The ECU already incorporates variable valve timing - cars do have buttons to change the ECU tune such as "eco" or "sport" mode - this may adjust the valve timing/lift.
The answer is that consumer cars are meant to be simple to operate, and that most variable valve timing features are done automatically via the ECU - with the valve timing/lift change kicking in at a point where engineers have determined to be optimal. Too many controls would be considered overwhelming for the average consumer. Enthusiasts adjust their valve timing via custom ECU tunes, and other similar features such as manual boost controllers. Adjustments may be made between races, etc. but are not usually done while driving (though this is technically possible)
Let's view your question from an inventive perspective, i.e. how do inventions evolve (over systems, not necessarily over time)? It may not directly answer your question, but puts it into a broader context.
There are a few well proven generic pattern which allow identification and "sorting" inventioens, i.e. inventive concepts. This is one so called line of evolution:
What they have in common is an ever increasing trend in so called Ideality, when moving from top to bottom. Which implies e.g. an ever inceasing degree of integration:
$Ideality := \frac{({all.useful.actions} + {some.more.good})}{({all.harmful.actions} + {cost})}$
Let's illustrate it.
Mechanical solutions are typically amongst the first inventions. We all know mechanics, we can easily develop ideas around it and make a prototype in our hobby rooms: mechanical valve timing.
Keen inventors may have noticed, that mechanical operations do create or do need heat to function. They may come up with ideas using this harm (temperature) for good (e.g. via expansion of liquids or gases): thermal valve timing.
Keen inventors may have noticed mechanical movement and remember electrostatic effects, like we know from Van der Graaf's generator, noticeable in escalators. When movement can create a proportional amount of electrostatic charge, it might be used for ... electrostatic valve timing.
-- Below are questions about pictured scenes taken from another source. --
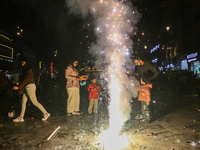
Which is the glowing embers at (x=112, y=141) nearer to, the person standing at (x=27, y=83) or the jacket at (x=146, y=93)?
the jacket at (x=146, y=93)

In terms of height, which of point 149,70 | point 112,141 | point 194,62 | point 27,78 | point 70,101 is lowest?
point 112,141

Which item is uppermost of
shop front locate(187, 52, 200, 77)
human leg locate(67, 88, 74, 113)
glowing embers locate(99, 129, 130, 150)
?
shop front locate(187, 52, 200, 77)

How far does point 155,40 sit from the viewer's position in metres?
46.7

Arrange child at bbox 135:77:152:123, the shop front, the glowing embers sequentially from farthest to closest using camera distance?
the shop front < child at bbox 135:77:152:123 < the glowing embers

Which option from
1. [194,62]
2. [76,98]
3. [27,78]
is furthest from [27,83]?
[194,62]

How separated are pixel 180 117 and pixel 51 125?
167 inches

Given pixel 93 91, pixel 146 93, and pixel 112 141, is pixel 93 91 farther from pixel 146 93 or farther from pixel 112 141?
pixel 112 141

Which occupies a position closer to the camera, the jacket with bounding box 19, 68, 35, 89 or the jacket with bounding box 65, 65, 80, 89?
the jacket with bounding box 19, 68, 35, 89

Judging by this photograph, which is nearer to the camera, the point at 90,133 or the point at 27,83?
the point at 90,133

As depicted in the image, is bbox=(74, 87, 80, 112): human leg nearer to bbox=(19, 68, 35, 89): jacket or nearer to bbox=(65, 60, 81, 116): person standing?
bbox=(65, 60, 81, 116): person standing

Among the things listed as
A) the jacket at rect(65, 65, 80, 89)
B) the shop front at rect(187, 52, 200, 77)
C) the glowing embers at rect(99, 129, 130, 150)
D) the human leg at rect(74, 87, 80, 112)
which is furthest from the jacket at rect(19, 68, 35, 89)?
the shop front at rect(187, 52, 200, 77)

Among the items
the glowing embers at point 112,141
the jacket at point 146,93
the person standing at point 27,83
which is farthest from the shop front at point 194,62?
the person standing at point 27,83

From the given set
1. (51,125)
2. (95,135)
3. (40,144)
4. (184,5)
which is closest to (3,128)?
(51,125)

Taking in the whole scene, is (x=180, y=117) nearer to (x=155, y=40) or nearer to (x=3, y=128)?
(x=3, y=128)
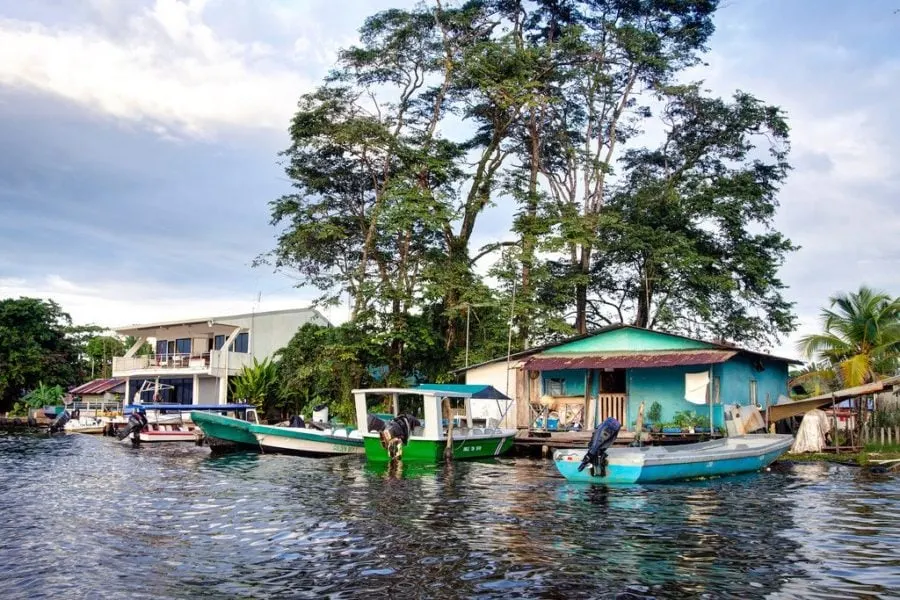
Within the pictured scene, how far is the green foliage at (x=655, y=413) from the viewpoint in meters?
27.3

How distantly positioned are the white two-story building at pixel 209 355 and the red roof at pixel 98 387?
9.68 feet

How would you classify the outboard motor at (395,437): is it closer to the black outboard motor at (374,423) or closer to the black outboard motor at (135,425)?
the black outboard motor at (374,423)

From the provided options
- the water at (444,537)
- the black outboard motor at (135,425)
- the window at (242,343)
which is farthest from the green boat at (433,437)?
the window at (242,343)

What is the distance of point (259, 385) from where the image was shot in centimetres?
4222

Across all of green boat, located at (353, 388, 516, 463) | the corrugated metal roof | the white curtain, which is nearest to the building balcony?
green boat, located at (353, 388, 516, 463)

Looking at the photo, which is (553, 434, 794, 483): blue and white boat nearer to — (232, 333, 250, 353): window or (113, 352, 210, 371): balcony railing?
(113, 352, 210, 371): balcony railing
Out-of-the box thinkers may feel better from using (small) magnets to replace, augment or simplify mechanical interactions. After all magnets can attract or distract permanently, allowing for better gears, bearings, levers etc: magnetic valve timing.
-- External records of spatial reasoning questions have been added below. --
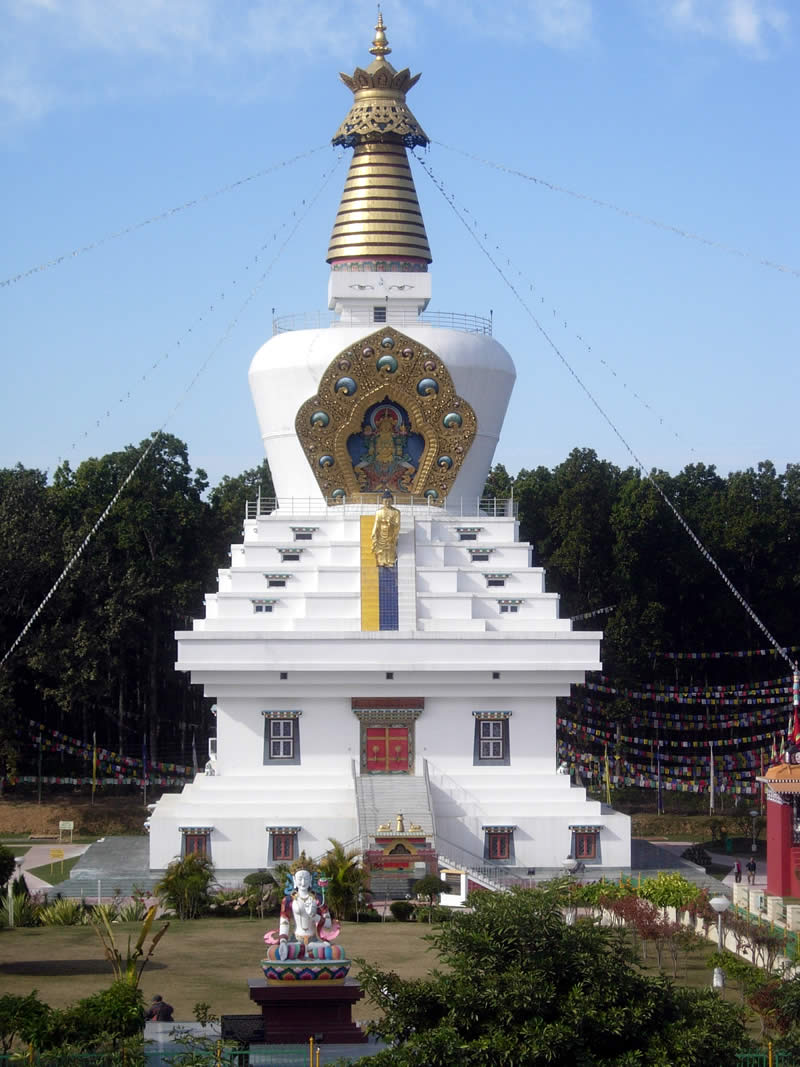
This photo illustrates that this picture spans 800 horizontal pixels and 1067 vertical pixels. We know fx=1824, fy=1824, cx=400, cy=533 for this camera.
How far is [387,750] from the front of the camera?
38.5 metres

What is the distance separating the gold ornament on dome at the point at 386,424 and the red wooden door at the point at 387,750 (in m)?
5.78

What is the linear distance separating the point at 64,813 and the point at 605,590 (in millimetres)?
17963

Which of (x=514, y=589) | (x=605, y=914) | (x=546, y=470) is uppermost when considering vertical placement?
(x=546, y=470)

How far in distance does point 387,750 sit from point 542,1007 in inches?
794

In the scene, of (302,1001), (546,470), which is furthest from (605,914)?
(546,470)

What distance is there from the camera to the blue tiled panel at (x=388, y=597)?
39.2 m

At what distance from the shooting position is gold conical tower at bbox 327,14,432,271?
43.2 m

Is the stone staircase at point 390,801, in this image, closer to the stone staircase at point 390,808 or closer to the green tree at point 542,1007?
the stone staircase at point 390,808

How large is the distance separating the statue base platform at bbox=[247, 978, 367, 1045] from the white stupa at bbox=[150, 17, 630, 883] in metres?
14.6

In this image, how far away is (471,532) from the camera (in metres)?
41.5

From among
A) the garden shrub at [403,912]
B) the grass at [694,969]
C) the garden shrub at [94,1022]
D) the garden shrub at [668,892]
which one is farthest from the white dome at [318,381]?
the garden shrub at [94,1022]

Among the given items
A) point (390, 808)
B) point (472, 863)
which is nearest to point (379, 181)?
point (390, 808)

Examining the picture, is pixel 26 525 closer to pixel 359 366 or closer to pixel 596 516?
pixel 359 366

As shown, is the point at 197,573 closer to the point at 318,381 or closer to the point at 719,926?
the point at 318,381
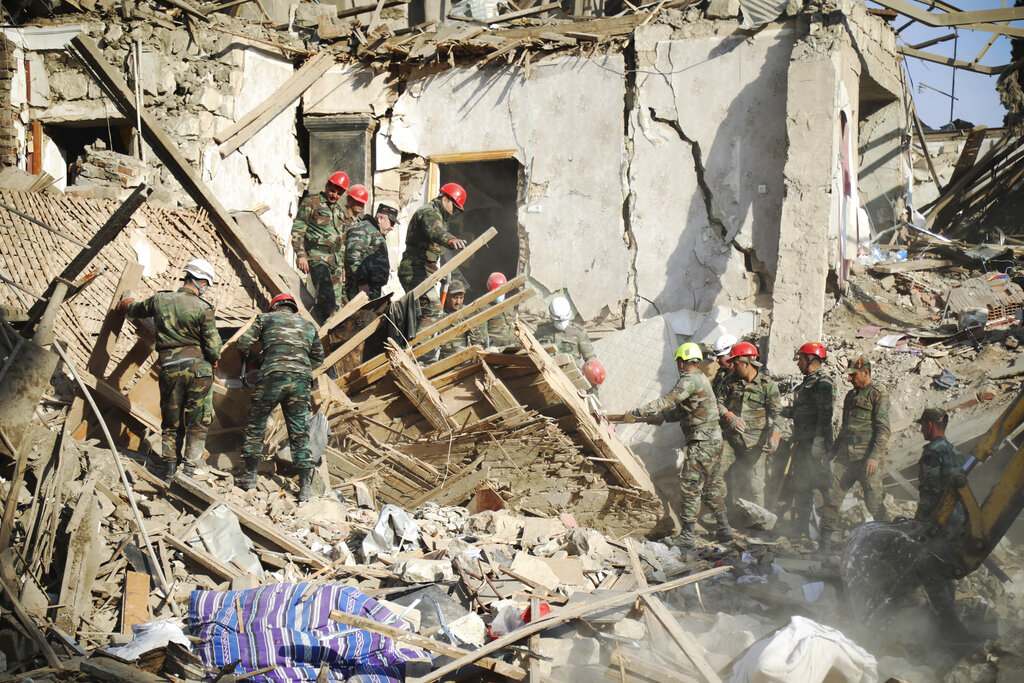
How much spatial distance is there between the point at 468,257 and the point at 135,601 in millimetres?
5477

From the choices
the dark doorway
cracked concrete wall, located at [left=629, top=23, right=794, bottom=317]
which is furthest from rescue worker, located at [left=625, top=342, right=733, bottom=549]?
the dark doorway

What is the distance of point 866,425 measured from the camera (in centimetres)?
775

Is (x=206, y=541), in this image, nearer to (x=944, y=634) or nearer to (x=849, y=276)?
(x=944, y=634)

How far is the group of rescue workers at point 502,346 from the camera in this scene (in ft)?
21.7

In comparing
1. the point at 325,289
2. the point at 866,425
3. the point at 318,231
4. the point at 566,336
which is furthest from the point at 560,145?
the point at 866,425

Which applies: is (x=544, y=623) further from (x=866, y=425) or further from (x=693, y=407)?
(x=866, y=425)

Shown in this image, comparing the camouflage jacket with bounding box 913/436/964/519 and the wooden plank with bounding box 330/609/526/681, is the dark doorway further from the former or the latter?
the wooden plank with bounding box 330/609/526/681

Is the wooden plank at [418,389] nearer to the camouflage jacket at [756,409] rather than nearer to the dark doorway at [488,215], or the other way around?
the camouflage jacket at [756,409]

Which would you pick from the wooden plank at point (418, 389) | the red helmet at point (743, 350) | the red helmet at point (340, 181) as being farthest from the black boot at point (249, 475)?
the red helmet at point (743, 350)

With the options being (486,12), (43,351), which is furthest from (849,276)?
(43,351)

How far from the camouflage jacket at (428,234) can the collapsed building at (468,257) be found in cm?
40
Inventors with a background in electronics may want to replace larger parts of mechanics with limited reliability by electronics with a much higher un-reliability limit: electromagnetic/electronic valve timing.
Finally, why using clumsy PCB-electronics at all? Let's replace their function and action ("field") by information, i.e. a handful of nano-sensors feeding some computer (of a few square-milimeters) : field or information valve timing.
As you can see, it's a process of continuously identifying new available resources and replacing previously necessary ones. In tendency, this leads to ever increasing Ideailty:
$Ideality \longrightarrow \frac{good \uparrow}{bad \downarrow} \longrightarrow \infty$
Now, Ideality is an idealized term in this context. Understand it more as a trigger for motivation. Real systems can only approximate Ideality, but it's not less breathtaking. Just try to envision:
So the ideal system will almost be absent, BUT all its useful functions are still there plus a few more goodies, AND most of its harm is gone, costing next to nothing any more.
Applying this mental concept to engineering gives breathtaking results, almost on-the-fly.
As I said in the beginning, it's a scheme to order inventive concepts. Often the appearance in time is similar, but usually kind of jumps. You probably need some effort to dig out electrostatic valve timing control, though it may already exist. If not: invent it, next improve it to beat todays performance champ.
Coming back to your question why ... not ...? the answer in a nutshell is: we probably found solutions with higher Ideality, meanwhile.